Set in the era between the end of the prequel trilogy and the beginning of the originals, The Force Unleashed centres around the story of Galen “Starkiller” Marek. Taken as the secret apprentice of Darth Vader, the Dark Lord of the Sith proceeds to train his new apprentice as a personal attack dog. Sending him out to maul Jedi and then usually beating him with a rolled up newspaper upon return. As Starkiller is sent out time and time again, it becomes clear Vader has something more in mind for him than just seek and destroy missions…
Before we get into the problems, let it be known that the comic is hardly without good elements. Chief among these is the art. Many of the Clone Wars comics and Star Wars tales from Dark Horse around this time benefitted from having great artistic styles and a distinctive look.
A major figure in providing this was Brian Ching who brings his talents to work here along with another experienced Artist Bong Dazo. As a result settings, locations, starfields and action sequences have a brilliantly graphic look to them which helps them stand out and his continues here. The pages are left bursting both energy and with elements which seem to reflect the feel of a hero’s journey or story epic these tales tend to try and go for. No matter the scene, you are constantly drawn to some interesting detail or element which will keep you going.
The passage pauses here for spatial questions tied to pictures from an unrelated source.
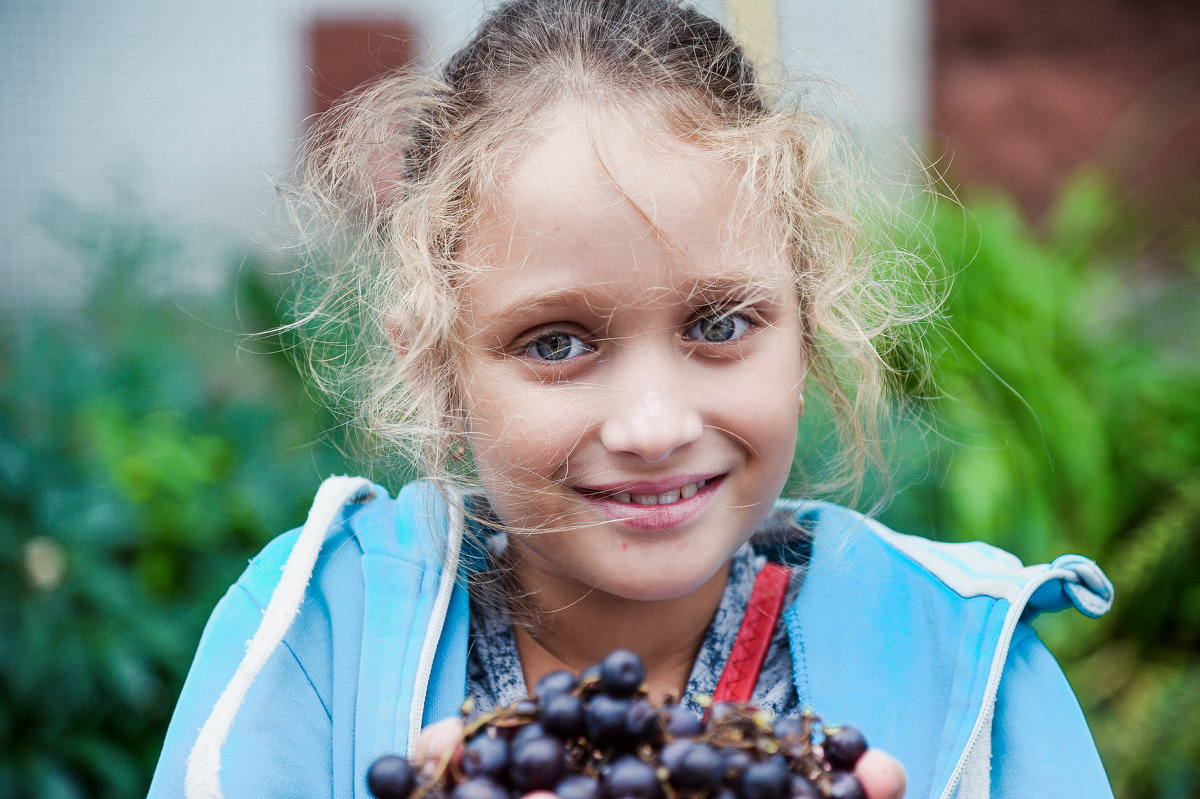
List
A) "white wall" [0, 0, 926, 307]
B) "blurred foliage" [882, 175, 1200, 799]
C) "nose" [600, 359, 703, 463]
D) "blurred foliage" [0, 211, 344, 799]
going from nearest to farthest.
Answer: "nose" [600, 359, 703, 463]
"blurred foliage" [0, 211, 344, 799]
"blurred foliage" [882, 175, 1200, 799]
"white wall" [0, 0, 926, 307]

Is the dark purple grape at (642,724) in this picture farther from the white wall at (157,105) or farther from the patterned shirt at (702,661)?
the white wall at (157,105)

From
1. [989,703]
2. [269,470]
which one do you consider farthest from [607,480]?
[269,470]

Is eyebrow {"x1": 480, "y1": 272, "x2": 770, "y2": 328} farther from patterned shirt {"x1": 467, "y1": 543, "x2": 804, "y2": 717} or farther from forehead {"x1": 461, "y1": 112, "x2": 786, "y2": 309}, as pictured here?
patterned shirt {"x1": 467, "y1": 543, "x2": 804, "y2": 717}

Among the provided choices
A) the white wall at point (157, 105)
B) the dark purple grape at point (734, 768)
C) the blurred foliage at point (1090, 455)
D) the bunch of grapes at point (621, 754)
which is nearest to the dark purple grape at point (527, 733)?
the bunch of grapes at point (621, 754)

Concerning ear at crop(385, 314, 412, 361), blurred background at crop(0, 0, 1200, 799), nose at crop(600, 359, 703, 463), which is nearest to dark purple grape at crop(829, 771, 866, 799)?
nose at crop(600, 359, 703, 463)

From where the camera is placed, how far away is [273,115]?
10.2ft

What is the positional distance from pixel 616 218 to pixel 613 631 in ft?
1.79

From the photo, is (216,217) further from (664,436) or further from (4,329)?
(664,436)

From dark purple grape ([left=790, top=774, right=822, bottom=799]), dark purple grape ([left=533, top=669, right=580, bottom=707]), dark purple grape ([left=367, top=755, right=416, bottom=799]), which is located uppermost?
dark purple grape ([left=533, top=669, right=580, bottom=707])

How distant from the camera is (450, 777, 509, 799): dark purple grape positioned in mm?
674

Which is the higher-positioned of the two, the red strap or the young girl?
the young girl

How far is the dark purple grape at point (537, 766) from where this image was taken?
696mm

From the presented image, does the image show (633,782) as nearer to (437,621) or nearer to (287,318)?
(437,621)

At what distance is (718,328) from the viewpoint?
1.15 meters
However, there is ultimately one critical point which proves to be the comic’s failing: Its structure and storytelling.
While the main supporting cast proves to be fairly effective and the book creates a good narrator early on, it’s hard to escape that it is a video game plot. This isn’t meant as detrimental, but you can see how this is a story failing.
New figures are introduced, sometimes purely as bosses and little else, simply so Starkiller can fight them and die. Beyond frequently flimsy links to the plot, they serve no real purpose beyond just providing fights. That can be fine with dumb muscle, but few fall under this category and others do not even get basic closure. Major offenders in this area are Shaak Ti and Maris Brood, neither of who are given anything truly worthy of substance.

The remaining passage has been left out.